La materia clave de la tensión nacional en estas horas dramáticas de Venezuela, cuando el fin de semana acumula expectativas de un desenlace a corto plazo de la formidable carga que representan el disparo de las deserciones de la tropa en los cuarteles y el goteo desertor de oficiales del Ejército, que cuartea la estructura del supuesto poder de Nicolás Maduro, frente a la aun sostenida rebelión de las masas; cuando los envíos de la ayuda internacional, en fármacos y alimentos, se amontonan junto a la cara exterior de los pasos fronterizos con Brasil y Colombia, envuelto todo ello en la desafiante presencia de Juan Guaidó, la opción de recambio legitimada por la sentencia de las últimas elecciones democráticas habidas en Venezuela, opera como punta de lanza capaz de que, sin nada más, determine el estallido del globo en cuyo interior reside la tiránica dictadura engendrada a medias por la Cuba castrista y el chavismo resuelto en Nicolás Maduro.

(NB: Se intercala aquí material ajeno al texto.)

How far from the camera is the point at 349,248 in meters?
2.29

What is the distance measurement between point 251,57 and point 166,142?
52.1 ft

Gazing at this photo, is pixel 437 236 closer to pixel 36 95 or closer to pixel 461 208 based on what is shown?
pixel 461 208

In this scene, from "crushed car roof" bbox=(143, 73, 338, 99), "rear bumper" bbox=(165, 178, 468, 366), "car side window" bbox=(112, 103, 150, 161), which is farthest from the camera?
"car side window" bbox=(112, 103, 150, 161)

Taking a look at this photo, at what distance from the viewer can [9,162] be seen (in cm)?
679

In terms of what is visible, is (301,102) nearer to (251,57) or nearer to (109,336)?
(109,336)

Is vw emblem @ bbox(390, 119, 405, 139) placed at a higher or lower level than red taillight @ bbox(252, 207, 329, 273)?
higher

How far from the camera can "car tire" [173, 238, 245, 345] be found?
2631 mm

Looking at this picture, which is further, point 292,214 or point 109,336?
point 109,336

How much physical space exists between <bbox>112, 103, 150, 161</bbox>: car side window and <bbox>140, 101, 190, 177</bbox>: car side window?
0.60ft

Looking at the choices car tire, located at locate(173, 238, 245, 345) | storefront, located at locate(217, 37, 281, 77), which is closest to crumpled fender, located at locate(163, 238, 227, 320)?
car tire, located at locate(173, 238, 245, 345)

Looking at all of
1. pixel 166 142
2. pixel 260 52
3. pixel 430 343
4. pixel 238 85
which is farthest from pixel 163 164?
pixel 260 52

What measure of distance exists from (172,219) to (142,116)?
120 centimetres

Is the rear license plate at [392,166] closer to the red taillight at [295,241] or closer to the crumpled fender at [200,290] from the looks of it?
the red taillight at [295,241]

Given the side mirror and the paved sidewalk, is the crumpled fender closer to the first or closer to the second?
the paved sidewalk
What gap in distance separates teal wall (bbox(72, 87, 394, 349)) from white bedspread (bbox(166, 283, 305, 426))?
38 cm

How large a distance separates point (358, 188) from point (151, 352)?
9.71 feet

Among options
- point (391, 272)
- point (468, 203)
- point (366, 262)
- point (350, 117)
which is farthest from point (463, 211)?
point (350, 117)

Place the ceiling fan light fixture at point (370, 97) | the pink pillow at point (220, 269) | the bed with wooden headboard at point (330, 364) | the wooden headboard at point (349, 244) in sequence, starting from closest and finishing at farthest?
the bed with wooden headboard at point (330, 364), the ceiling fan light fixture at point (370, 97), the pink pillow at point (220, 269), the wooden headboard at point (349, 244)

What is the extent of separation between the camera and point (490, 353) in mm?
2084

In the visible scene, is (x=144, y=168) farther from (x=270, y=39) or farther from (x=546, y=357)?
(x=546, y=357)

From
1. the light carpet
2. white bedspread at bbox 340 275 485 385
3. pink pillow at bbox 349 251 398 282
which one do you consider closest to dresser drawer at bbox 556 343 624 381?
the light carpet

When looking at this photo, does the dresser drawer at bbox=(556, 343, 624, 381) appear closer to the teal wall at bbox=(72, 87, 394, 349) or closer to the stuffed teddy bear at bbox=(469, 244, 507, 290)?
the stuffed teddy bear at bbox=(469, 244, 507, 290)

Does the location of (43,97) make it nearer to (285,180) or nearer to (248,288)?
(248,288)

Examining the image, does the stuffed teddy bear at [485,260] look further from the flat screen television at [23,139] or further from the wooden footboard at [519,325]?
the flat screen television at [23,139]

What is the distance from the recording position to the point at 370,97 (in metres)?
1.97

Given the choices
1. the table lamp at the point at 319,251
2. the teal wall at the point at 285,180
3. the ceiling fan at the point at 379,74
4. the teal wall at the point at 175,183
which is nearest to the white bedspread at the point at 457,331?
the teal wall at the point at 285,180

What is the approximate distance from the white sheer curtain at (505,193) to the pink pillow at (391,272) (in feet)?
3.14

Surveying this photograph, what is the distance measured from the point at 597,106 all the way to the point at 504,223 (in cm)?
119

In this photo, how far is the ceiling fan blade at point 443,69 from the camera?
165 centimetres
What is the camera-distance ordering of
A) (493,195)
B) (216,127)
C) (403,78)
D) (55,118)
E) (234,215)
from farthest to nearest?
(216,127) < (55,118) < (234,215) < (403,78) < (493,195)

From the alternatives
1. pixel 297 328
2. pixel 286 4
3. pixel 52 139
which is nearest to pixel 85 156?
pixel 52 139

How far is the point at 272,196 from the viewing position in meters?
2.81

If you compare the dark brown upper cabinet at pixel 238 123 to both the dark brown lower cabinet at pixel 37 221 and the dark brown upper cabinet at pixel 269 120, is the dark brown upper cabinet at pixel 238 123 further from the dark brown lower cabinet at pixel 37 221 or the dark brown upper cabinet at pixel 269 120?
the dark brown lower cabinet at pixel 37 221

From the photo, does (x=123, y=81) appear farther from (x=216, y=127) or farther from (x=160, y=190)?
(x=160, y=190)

En todo caso, el pronunciamiento de Juan Guaidó a través de las redes sociales antes de montar en el avión de su regreso a Venezuela, lo hacía sobre dos laderas: una, la de la confianza en el arbitraje de las Fuerzas Armadas, y otra, la del temor de que el final suicidio político de Nicolás Maduro, remate en un baño de sangre. Podremos saberlo en poco más de poco más de unas horas.